Stereotypically, this is when the person confides that they let Bruce from the accounting department use the 
computer during lunch time. 

You should also have a physical inspection of the computer performed while the meeting is taking place. 
These may seem like very extreme measures, but if an individual is to be terminated immediately, the 
chance to discover Trojan horse programs or logic bombs needs to be addressed. Also a physical inspection 
of their computer may provide contradicting evidence to their testimony or explanation of their activity. 

Final thoughts:

Computer analysis should best be left to computer experts. However, since security events involve people, 
the best chance of catching an internal hooligan may come from an ex-police officer or an ex-investigator. 
People with these backgrounds and some good computer knowledge are becoming very popular to handle 
computer crime investigation. If your company has these assets, then I strongly urge you to involve them in 
computer security incidents.
Final - 'Final Thoughts'

Following the steps outlined here may save you a lot of time and headaches when dealing with network 
probes and security events. I urge you to discuss these concepts with your staff and management. You 
should also discuss this information with any other people in your organization associated with network 
operations. 

The one thread that holds all of these rules together is 'common sense'. Analysis and termination of network 
probes and security events occurs in the human world.
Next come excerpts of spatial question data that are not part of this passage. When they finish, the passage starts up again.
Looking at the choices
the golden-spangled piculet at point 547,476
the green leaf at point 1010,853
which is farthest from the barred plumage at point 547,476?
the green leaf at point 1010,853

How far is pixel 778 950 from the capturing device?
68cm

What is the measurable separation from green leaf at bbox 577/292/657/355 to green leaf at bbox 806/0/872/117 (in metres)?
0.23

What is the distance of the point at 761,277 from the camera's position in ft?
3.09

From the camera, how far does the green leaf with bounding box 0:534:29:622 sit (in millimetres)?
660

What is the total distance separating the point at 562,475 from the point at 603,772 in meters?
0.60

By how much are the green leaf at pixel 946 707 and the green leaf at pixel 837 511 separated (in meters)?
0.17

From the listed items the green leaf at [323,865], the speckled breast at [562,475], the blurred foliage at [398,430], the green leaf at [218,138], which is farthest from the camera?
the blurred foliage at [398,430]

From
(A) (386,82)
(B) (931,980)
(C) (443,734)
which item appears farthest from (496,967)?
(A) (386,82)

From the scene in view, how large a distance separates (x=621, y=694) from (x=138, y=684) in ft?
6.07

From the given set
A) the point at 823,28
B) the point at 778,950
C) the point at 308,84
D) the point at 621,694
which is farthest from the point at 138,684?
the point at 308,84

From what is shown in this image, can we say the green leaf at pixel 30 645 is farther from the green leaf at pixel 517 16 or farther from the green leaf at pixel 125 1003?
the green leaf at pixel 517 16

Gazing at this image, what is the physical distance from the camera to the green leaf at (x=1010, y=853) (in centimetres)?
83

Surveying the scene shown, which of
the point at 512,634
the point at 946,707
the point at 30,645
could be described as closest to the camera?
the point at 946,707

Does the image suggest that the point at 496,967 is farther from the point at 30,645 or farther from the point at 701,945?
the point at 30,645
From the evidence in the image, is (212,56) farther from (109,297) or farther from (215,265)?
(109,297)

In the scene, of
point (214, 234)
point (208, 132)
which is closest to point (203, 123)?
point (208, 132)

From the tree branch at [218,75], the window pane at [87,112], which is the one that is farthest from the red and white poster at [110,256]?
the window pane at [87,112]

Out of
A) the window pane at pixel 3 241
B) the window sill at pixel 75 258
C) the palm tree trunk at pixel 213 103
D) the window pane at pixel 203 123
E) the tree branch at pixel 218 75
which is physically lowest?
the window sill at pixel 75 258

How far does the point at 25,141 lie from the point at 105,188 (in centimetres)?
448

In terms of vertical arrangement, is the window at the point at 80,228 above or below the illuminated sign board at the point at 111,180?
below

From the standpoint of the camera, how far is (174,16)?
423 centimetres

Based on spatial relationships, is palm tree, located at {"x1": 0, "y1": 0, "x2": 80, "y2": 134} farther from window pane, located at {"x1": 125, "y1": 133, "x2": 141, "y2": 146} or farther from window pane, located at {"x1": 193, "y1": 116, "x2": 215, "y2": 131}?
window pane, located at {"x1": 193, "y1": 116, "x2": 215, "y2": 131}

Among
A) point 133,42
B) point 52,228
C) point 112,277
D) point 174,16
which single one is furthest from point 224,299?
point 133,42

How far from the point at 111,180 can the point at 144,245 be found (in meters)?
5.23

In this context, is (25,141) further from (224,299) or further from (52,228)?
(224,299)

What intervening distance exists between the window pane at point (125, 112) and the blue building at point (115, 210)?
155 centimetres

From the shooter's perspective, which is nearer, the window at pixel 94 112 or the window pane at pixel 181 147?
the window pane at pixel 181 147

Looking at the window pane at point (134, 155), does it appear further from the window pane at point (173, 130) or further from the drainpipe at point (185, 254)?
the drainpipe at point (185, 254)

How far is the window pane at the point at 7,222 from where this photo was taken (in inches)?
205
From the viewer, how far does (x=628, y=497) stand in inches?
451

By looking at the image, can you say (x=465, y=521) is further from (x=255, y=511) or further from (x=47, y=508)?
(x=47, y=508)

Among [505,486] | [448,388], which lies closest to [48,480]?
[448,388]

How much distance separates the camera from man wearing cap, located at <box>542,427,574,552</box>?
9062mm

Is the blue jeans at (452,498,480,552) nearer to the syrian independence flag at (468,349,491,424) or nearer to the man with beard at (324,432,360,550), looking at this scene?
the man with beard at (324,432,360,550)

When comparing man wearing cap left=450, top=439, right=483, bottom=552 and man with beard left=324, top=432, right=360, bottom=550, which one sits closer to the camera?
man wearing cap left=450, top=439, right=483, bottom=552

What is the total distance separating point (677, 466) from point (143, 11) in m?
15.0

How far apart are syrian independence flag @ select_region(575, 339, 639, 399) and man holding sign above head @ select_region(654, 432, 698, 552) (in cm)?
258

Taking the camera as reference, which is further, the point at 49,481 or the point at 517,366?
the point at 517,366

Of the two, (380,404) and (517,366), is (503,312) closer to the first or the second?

It does not occur in the computer world. Dealing 
with other people can be tricky. Be nice. Be courteous. There are some people at your company and at 
other networks that won't be easy to work with, but this is a fact of life that usually rears itself during a 
security event. Act professional and stick to the facts. For a variety of reasons, many people tend to forget 
these when placed under pressure in high tension situations. Good luck!